Stored data
>> start

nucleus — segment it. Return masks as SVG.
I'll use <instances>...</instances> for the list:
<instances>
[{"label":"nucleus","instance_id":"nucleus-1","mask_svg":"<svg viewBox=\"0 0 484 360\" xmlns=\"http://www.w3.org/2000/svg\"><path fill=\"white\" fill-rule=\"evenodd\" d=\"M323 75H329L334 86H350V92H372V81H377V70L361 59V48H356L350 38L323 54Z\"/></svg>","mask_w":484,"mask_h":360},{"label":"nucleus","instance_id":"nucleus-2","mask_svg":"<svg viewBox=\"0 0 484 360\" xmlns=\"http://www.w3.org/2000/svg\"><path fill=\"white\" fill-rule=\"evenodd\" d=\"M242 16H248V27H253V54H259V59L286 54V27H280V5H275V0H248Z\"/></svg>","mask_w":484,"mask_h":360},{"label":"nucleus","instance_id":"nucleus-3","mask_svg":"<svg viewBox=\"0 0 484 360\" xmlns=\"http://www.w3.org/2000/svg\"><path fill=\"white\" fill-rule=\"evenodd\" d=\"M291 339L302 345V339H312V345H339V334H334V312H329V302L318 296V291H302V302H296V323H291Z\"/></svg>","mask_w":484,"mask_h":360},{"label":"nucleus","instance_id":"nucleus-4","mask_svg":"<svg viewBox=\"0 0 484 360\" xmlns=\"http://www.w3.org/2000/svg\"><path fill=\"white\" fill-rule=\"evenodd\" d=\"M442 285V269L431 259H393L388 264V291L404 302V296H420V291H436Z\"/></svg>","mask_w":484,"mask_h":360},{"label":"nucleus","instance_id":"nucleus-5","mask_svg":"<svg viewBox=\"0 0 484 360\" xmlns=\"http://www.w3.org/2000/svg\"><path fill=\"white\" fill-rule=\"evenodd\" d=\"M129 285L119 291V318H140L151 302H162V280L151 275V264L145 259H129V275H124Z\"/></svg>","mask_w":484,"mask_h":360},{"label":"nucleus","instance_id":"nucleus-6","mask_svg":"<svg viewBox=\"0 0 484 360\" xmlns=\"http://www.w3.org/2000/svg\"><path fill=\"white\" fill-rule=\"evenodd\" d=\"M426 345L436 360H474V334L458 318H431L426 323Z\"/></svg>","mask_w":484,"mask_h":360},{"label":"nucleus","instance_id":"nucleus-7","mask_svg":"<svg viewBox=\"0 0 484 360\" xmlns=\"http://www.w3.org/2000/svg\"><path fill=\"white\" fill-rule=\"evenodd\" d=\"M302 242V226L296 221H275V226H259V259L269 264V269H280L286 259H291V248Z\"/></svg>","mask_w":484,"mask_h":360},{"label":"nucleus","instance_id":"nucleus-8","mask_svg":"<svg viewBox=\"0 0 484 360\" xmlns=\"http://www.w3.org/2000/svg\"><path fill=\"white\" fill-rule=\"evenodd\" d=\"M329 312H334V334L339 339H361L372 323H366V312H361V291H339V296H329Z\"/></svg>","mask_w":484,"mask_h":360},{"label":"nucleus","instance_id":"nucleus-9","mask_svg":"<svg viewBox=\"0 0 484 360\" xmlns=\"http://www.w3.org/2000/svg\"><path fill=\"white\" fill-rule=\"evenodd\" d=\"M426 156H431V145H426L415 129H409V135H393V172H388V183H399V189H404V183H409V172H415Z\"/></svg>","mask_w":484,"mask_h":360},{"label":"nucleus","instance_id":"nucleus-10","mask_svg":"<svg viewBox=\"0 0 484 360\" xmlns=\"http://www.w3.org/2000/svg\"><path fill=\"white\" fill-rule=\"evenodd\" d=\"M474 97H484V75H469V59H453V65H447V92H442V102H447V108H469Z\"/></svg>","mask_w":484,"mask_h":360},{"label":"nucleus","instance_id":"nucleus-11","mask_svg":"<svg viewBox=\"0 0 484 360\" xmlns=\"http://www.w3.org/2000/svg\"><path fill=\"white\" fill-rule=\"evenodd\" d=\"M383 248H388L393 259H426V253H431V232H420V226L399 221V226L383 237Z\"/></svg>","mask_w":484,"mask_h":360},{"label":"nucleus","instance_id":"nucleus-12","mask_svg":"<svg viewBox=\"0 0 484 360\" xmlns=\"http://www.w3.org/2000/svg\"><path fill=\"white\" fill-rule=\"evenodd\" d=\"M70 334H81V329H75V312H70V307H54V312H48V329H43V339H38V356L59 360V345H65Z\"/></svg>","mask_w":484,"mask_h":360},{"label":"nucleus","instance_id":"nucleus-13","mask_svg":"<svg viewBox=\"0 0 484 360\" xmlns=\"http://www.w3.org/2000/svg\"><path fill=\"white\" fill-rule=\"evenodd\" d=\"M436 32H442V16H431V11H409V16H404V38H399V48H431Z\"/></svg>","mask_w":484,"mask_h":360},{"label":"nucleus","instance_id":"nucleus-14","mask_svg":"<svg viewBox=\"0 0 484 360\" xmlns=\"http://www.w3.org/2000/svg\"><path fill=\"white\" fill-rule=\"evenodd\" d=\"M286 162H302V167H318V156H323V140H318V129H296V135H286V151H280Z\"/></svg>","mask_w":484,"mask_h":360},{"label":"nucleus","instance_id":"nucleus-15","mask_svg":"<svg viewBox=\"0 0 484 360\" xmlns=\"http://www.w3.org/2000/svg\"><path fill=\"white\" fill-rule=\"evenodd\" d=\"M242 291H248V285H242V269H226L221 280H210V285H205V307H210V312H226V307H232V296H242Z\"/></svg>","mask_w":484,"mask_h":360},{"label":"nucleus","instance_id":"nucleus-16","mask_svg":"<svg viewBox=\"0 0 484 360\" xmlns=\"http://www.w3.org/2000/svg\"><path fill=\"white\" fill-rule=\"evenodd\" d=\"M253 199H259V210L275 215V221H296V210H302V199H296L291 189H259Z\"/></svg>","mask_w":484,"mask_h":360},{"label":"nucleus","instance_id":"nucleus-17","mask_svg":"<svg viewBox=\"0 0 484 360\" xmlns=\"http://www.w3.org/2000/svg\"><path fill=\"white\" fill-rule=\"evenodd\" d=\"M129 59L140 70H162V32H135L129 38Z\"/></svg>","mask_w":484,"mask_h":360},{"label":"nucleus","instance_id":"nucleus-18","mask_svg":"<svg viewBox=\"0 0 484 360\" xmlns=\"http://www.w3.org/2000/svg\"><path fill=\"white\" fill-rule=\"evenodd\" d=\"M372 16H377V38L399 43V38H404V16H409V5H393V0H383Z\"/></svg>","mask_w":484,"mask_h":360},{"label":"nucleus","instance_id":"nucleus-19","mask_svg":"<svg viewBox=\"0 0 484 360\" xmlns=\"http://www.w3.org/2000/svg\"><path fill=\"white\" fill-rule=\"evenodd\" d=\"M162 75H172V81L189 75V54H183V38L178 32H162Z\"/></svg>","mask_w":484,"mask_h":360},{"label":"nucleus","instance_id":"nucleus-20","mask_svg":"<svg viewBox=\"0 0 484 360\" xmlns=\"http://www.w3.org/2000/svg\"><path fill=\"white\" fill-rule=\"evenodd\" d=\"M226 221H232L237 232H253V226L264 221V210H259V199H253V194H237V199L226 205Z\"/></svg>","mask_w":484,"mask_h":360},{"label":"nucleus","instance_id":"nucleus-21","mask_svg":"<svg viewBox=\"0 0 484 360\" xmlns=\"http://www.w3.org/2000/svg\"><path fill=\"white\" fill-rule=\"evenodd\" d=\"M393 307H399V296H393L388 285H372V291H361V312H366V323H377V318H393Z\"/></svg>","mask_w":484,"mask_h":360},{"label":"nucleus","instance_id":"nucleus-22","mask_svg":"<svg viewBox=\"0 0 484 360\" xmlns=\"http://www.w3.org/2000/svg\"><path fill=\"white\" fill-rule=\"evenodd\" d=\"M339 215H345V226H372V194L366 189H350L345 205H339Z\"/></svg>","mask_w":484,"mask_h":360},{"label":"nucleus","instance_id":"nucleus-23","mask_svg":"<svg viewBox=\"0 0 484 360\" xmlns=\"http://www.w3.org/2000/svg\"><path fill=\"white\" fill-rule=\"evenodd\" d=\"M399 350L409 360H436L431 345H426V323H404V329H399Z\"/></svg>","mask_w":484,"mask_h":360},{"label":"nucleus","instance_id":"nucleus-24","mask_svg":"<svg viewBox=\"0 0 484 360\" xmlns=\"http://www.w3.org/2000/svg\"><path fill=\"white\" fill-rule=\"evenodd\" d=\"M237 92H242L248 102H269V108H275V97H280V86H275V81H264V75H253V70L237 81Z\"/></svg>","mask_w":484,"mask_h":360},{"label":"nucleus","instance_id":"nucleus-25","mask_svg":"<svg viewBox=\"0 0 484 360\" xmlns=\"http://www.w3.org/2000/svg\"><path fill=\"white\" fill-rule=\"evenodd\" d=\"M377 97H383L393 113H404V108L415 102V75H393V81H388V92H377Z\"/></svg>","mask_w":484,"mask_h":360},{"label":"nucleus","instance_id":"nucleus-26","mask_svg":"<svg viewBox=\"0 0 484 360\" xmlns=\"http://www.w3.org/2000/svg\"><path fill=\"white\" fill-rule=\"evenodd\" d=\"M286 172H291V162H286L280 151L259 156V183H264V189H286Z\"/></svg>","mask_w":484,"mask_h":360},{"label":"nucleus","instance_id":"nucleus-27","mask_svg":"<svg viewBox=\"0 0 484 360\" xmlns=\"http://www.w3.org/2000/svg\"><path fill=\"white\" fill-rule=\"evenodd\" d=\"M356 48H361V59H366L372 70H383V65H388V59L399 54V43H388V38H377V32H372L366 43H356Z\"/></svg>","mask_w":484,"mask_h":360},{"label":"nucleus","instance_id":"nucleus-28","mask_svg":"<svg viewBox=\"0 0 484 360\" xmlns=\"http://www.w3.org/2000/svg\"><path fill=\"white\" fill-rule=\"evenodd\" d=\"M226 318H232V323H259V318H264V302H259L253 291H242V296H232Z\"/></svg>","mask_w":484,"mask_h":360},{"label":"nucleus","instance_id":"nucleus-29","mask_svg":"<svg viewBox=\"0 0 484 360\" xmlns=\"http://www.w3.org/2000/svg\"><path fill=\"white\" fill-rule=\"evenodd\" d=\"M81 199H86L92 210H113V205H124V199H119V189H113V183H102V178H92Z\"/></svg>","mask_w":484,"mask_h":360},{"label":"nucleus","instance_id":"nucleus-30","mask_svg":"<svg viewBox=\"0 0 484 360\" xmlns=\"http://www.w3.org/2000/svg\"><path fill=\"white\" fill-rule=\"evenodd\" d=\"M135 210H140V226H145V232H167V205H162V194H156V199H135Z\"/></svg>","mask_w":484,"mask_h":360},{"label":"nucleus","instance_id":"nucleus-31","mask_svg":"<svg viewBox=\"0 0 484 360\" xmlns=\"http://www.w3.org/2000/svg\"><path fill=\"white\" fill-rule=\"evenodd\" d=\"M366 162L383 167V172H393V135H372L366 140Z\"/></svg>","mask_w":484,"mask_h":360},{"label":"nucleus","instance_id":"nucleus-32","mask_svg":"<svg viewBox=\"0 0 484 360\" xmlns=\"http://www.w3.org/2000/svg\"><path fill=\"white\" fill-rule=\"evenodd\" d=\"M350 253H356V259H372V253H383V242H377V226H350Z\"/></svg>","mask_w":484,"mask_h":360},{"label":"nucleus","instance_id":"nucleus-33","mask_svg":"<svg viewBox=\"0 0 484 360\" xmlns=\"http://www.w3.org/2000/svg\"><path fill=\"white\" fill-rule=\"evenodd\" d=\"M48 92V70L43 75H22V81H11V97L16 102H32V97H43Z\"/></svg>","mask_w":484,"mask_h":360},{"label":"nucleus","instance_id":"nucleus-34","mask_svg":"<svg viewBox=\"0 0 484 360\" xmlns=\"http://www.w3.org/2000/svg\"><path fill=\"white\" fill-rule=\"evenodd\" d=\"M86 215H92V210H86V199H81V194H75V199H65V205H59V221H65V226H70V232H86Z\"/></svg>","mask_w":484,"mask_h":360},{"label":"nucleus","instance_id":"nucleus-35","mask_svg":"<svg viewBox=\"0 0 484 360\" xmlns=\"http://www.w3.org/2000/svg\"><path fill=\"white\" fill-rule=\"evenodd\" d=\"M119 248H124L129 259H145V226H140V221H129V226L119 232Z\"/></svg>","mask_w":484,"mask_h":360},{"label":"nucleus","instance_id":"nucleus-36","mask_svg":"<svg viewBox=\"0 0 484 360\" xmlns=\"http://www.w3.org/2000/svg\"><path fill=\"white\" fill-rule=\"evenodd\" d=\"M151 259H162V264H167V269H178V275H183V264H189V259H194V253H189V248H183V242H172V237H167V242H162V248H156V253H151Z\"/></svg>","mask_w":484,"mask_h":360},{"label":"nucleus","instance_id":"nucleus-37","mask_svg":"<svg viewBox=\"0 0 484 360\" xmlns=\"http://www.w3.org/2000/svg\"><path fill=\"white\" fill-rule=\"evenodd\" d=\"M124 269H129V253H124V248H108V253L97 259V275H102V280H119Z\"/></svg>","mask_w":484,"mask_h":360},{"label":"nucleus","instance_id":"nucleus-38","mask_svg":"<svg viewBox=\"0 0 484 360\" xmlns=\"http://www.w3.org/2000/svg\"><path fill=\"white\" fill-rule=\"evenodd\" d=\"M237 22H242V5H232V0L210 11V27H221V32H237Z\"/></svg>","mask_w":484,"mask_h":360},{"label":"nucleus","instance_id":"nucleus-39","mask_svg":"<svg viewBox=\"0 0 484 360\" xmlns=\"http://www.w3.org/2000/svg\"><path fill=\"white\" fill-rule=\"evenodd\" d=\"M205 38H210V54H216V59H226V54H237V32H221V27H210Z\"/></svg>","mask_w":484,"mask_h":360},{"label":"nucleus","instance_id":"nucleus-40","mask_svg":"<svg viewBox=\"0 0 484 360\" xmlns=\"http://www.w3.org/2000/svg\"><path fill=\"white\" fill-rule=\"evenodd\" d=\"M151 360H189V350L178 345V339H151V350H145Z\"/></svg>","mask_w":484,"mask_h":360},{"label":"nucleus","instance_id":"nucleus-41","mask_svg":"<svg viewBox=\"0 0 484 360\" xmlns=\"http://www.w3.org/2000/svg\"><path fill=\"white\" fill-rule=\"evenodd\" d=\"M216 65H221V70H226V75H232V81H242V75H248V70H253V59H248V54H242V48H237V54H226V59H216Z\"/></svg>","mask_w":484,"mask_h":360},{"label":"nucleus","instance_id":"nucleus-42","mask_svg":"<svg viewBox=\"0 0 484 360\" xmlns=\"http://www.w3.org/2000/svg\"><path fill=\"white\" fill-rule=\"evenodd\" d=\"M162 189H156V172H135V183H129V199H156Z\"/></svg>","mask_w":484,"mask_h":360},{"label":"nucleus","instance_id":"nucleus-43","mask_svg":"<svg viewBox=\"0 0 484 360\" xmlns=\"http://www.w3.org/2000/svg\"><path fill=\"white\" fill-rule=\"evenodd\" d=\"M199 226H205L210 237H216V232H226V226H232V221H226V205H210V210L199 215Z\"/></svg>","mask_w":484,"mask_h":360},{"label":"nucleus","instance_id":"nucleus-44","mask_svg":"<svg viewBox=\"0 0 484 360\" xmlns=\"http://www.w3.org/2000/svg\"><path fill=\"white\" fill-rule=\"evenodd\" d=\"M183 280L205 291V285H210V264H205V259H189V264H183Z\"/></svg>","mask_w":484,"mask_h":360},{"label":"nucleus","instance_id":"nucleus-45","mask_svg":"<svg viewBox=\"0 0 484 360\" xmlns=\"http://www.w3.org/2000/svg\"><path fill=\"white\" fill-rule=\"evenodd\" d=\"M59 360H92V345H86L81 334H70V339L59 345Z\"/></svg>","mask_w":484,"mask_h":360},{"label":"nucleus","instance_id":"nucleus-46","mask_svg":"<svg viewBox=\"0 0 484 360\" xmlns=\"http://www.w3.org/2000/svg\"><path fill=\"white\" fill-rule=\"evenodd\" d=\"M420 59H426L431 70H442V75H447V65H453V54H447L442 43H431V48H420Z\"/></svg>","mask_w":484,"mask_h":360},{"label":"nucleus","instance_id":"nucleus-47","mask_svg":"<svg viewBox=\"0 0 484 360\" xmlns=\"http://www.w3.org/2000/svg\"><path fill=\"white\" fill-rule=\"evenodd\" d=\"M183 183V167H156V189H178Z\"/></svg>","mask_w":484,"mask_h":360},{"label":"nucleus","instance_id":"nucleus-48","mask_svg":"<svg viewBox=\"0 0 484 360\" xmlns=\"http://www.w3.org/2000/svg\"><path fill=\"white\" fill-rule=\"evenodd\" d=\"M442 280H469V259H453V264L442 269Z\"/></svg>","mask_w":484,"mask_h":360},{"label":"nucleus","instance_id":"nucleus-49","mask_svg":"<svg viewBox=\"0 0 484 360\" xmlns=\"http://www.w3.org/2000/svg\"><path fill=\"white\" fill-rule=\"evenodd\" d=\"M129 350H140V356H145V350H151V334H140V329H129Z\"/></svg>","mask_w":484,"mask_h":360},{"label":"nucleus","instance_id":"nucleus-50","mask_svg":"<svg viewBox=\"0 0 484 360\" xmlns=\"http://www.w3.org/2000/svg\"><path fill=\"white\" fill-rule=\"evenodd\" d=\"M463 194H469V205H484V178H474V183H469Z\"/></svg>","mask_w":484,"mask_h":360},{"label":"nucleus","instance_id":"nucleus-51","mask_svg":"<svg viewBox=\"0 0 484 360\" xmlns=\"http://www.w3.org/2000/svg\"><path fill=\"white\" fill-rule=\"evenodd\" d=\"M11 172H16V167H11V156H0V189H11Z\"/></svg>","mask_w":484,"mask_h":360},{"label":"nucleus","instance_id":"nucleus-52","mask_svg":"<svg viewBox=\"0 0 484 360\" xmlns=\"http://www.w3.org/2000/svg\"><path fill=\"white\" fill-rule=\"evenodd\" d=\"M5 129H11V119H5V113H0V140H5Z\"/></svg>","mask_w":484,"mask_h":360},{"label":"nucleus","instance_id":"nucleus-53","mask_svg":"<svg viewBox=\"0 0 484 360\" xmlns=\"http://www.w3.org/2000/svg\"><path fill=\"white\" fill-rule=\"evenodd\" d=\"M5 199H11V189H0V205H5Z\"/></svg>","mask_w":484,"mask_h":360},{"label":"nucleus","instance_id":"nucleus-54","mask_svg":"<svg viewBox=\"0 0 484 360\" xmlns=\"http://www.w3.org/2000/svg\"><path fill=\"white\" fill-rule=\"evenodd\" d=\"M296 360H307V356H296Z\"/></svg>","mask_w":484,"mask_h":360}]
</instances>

>> end

** Goal **
Return each line of the listing above that contains the string "instances", treating uppercase and lowercase as different.

** Exercise result **
I'll use <instances>...</instances> for the list:
<instances>
</instances>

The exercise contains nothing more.